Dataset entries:
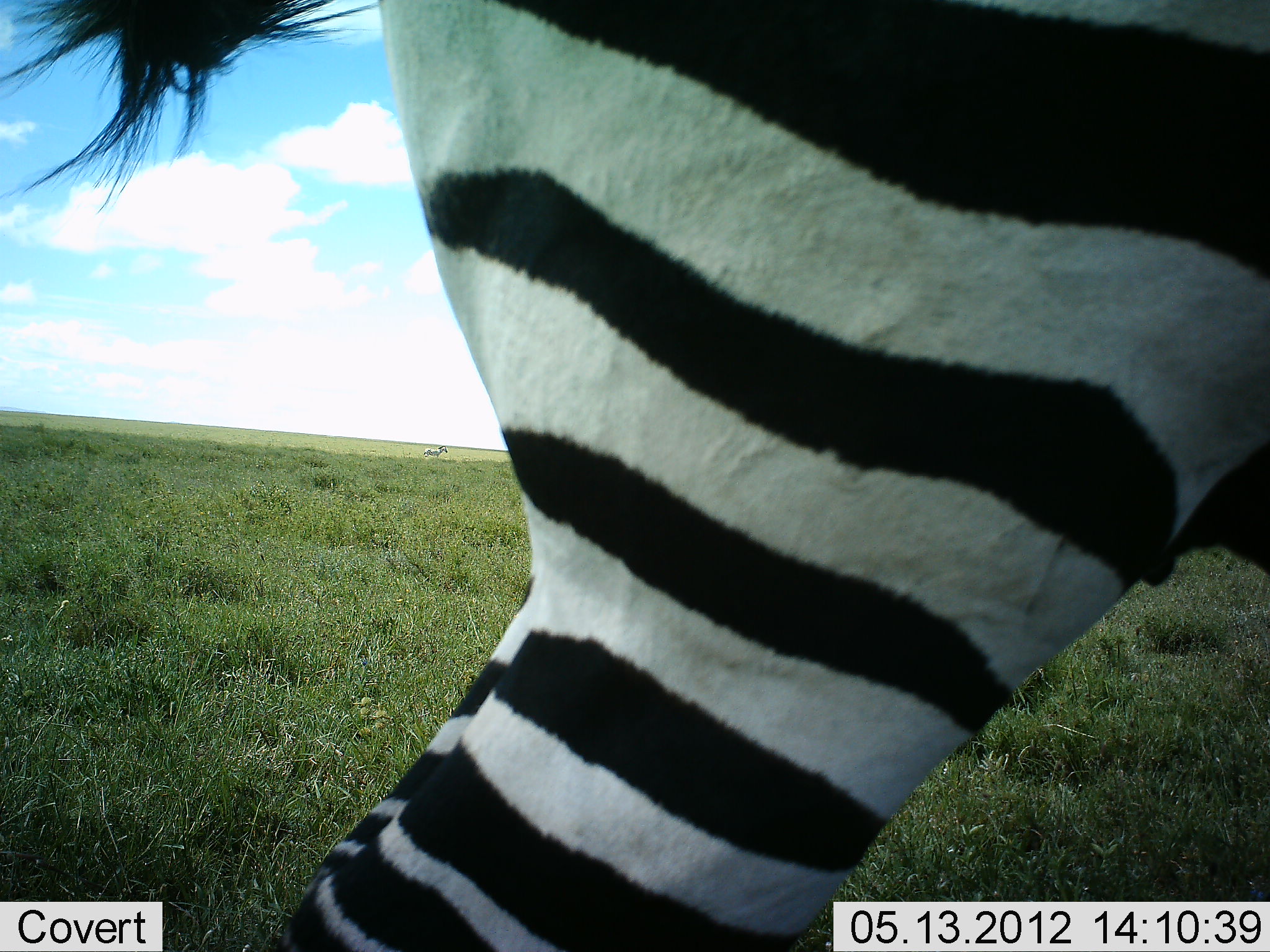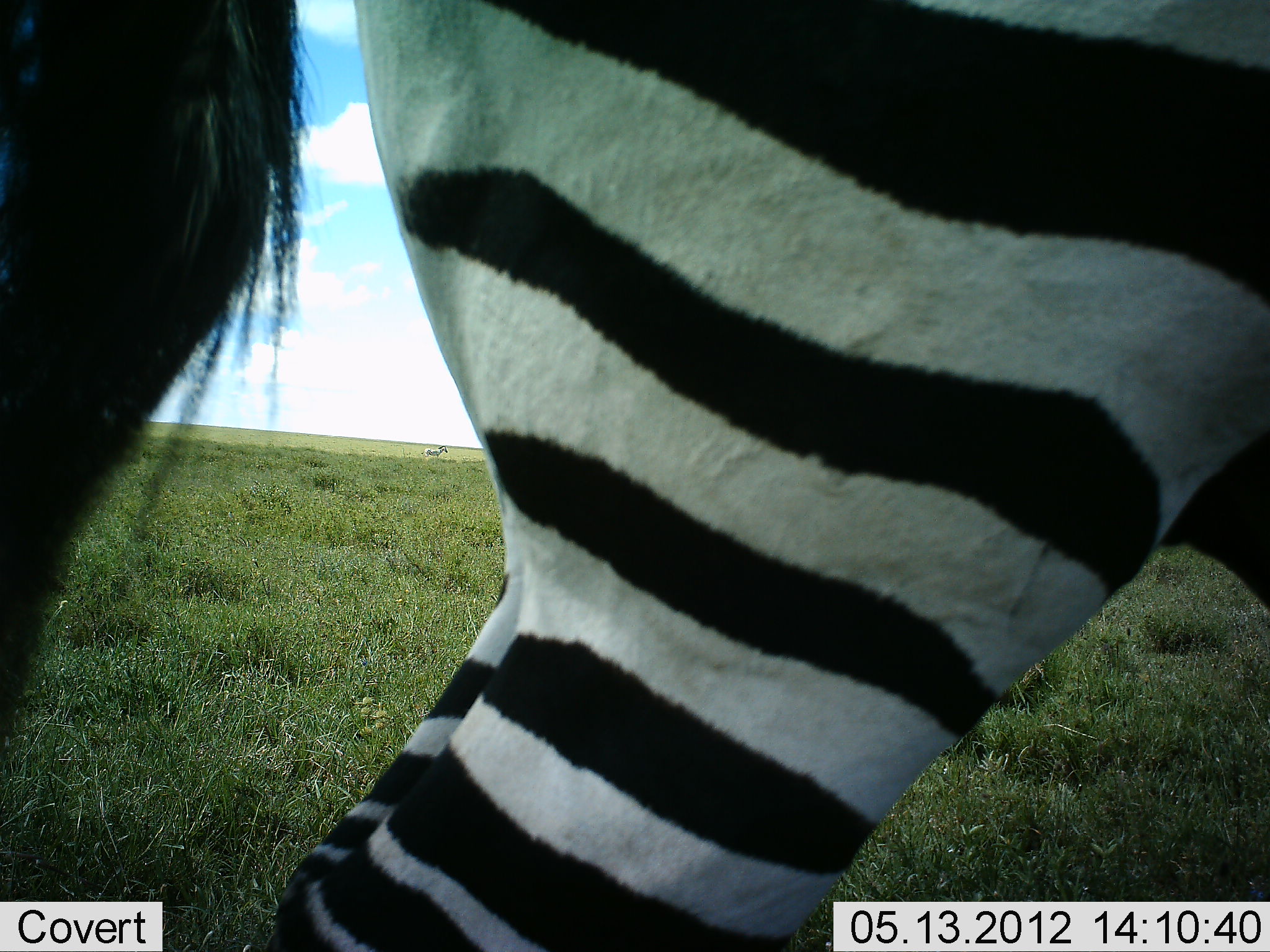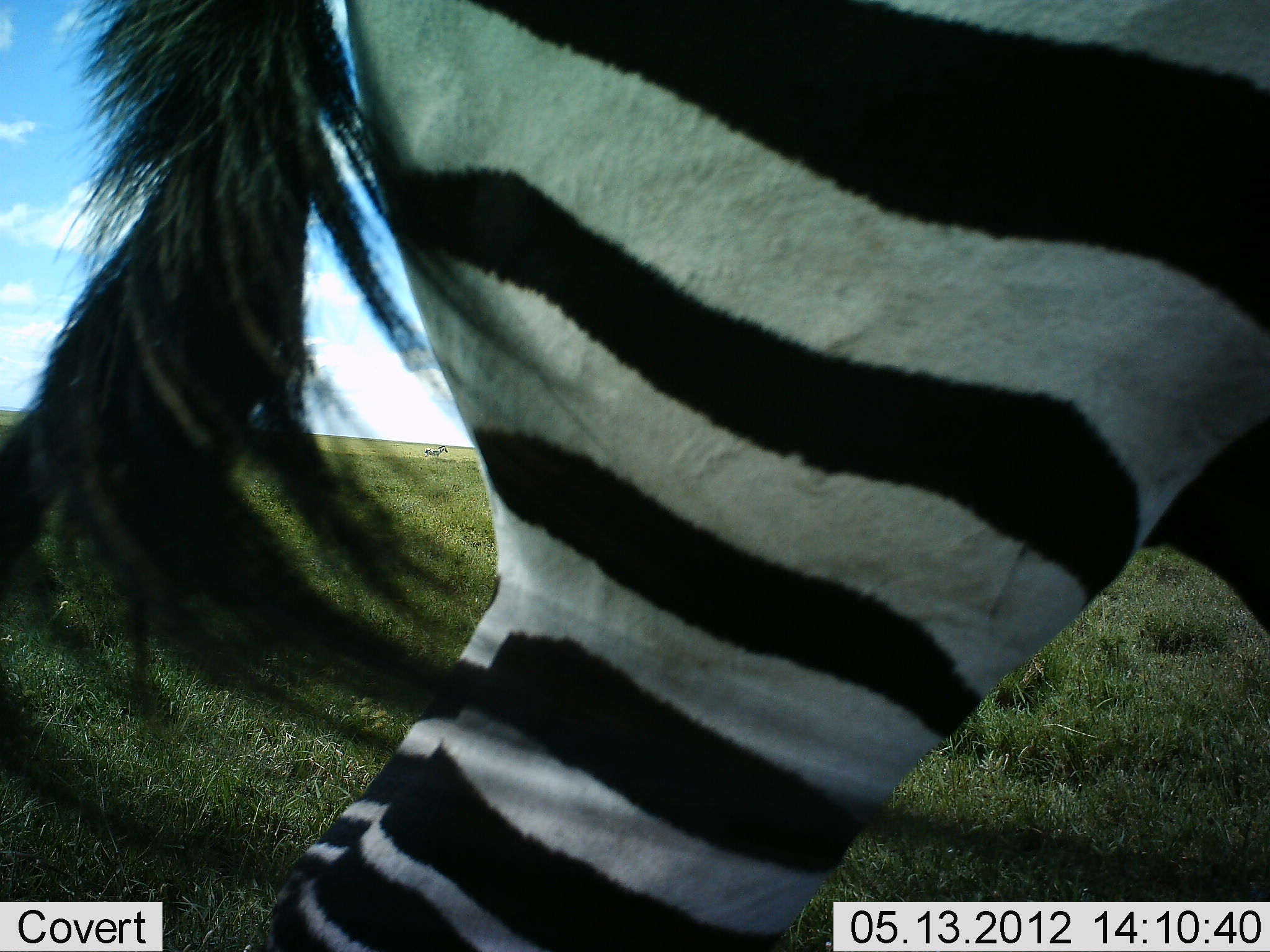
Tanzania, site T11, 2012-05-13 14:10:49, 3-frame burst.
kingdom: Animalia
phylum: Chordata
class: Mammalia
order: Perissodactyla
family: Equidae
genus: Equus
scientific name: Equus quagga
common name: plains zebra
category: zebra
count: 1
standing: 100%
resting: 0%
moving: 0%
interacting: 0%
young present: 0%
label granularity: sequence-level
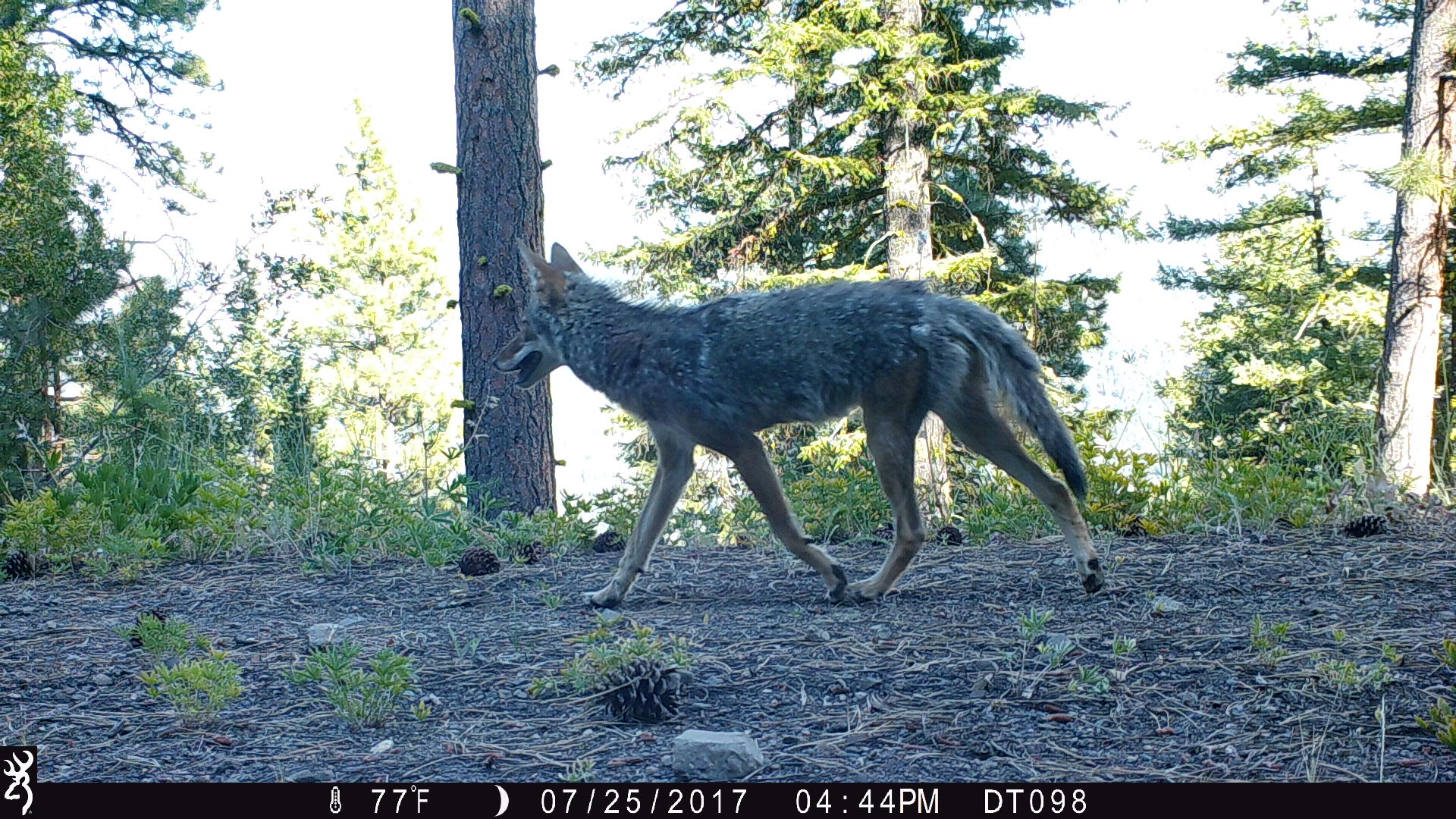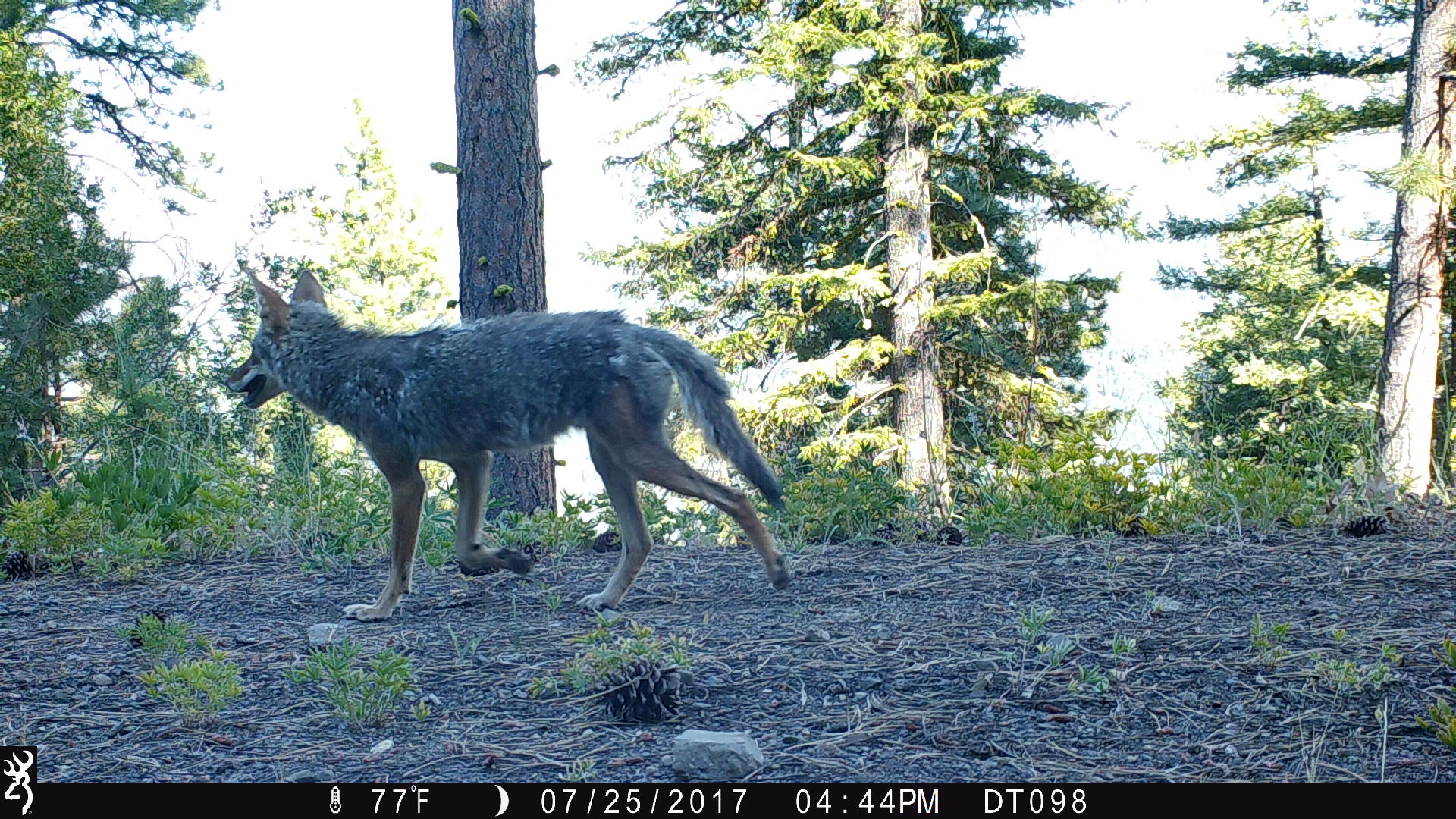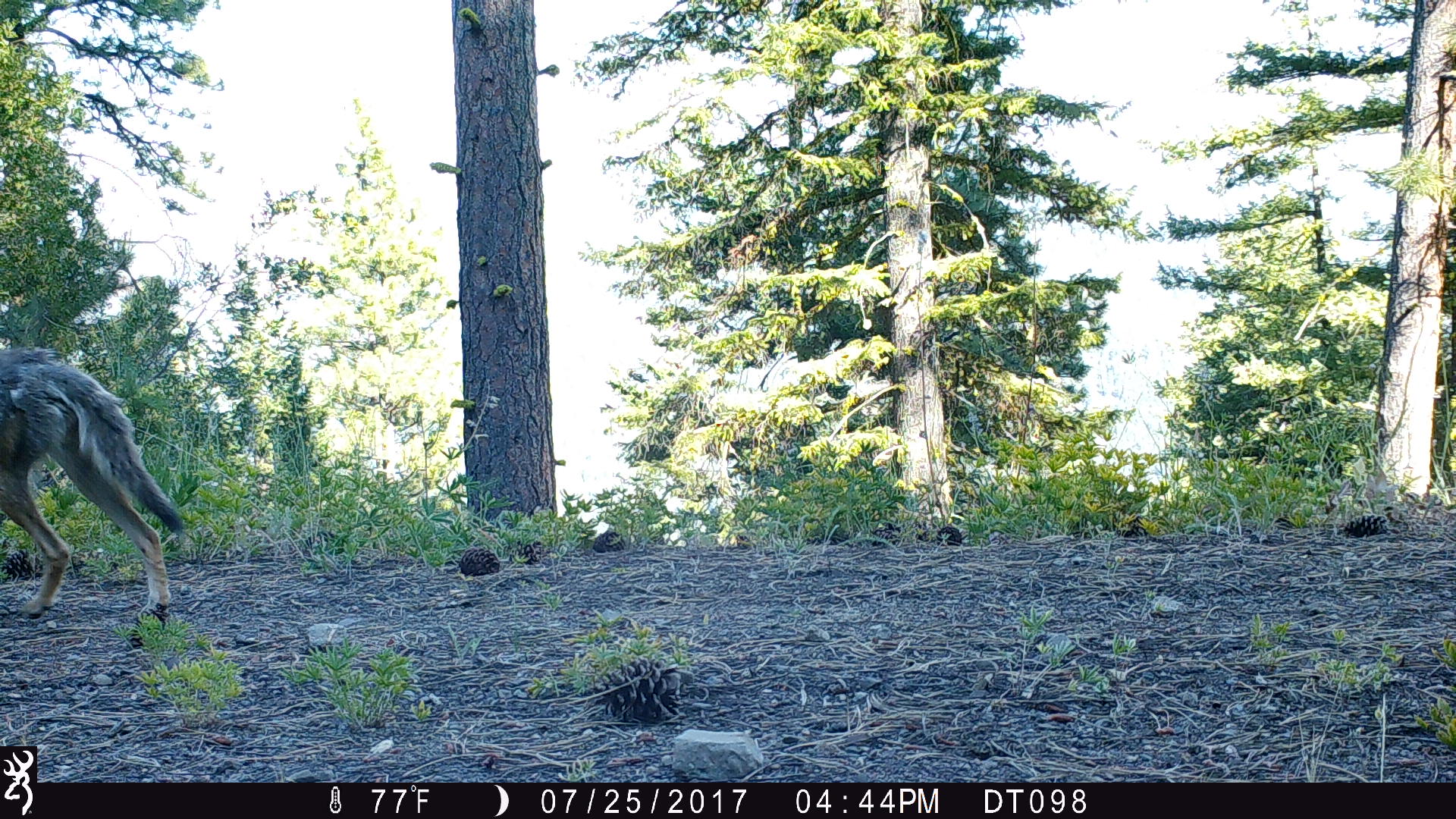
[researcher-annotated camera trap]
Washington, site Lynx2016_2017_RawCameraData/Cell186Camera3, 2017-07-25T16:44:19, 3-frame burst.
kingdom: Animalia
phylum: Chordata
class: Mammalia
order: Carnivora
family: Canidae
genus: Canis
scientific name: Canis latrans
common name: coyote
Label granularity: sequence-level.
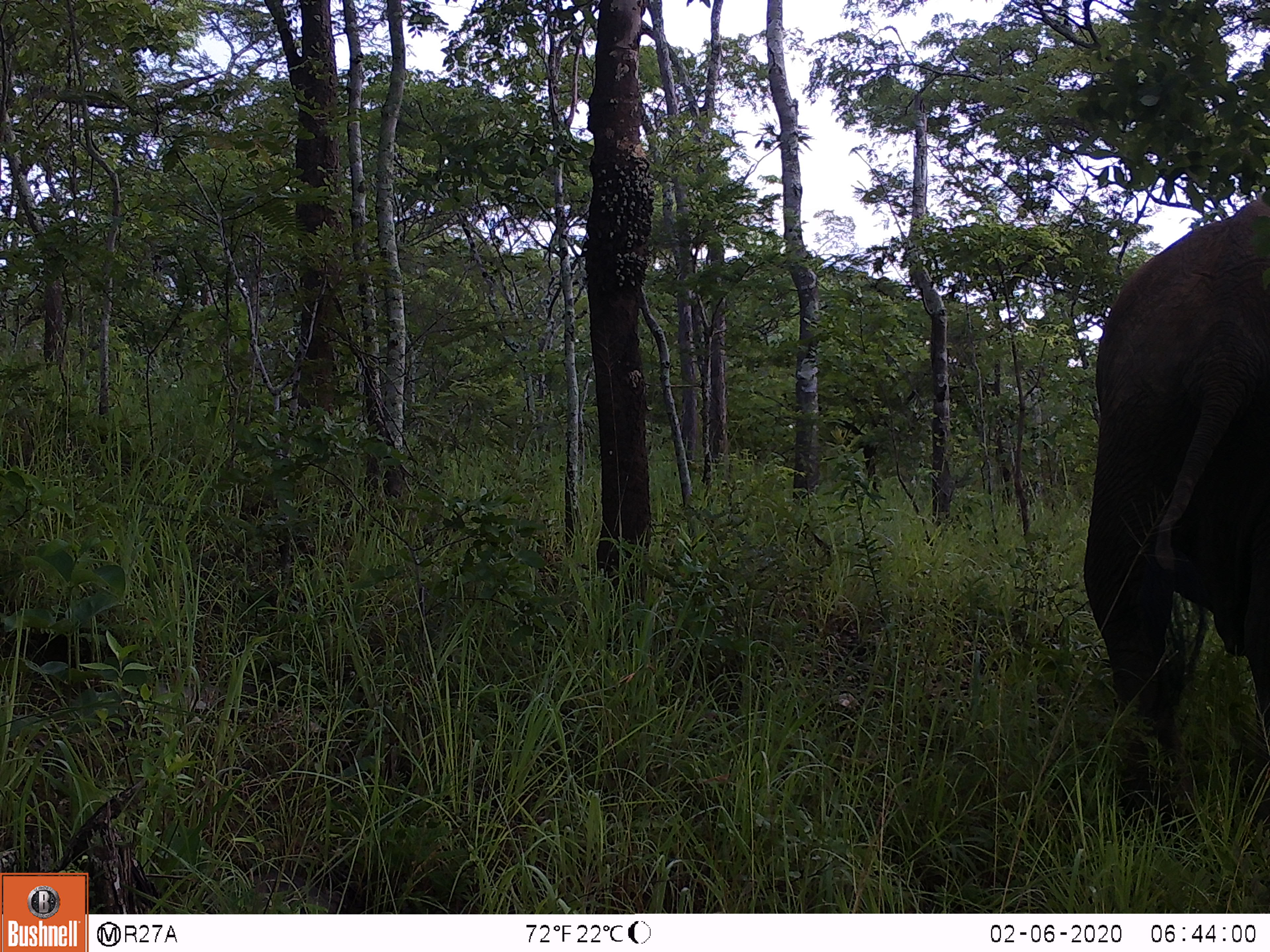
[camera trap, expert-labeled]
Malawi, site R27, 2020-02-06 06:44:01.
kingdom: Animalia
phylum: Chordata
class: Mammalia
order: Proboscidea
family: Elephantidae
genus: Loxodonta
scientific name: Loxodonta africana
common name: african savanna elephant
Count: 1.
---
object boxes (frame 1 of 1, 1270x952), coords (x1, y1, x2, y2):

Problem » From the line containing "order: Proboscidea" down to the last line of the records, transcribe every line exactly and add nothing else.

Answer section »
order: Proboscidea
family: Elephantidae
genus: Loxodonta
scientific name: Loxodonta africana
common name: african savanna elephant
Count: 1.
---
object boxes (frame 1 of 1, 1270x952), coords (x1, y1, x2, y2):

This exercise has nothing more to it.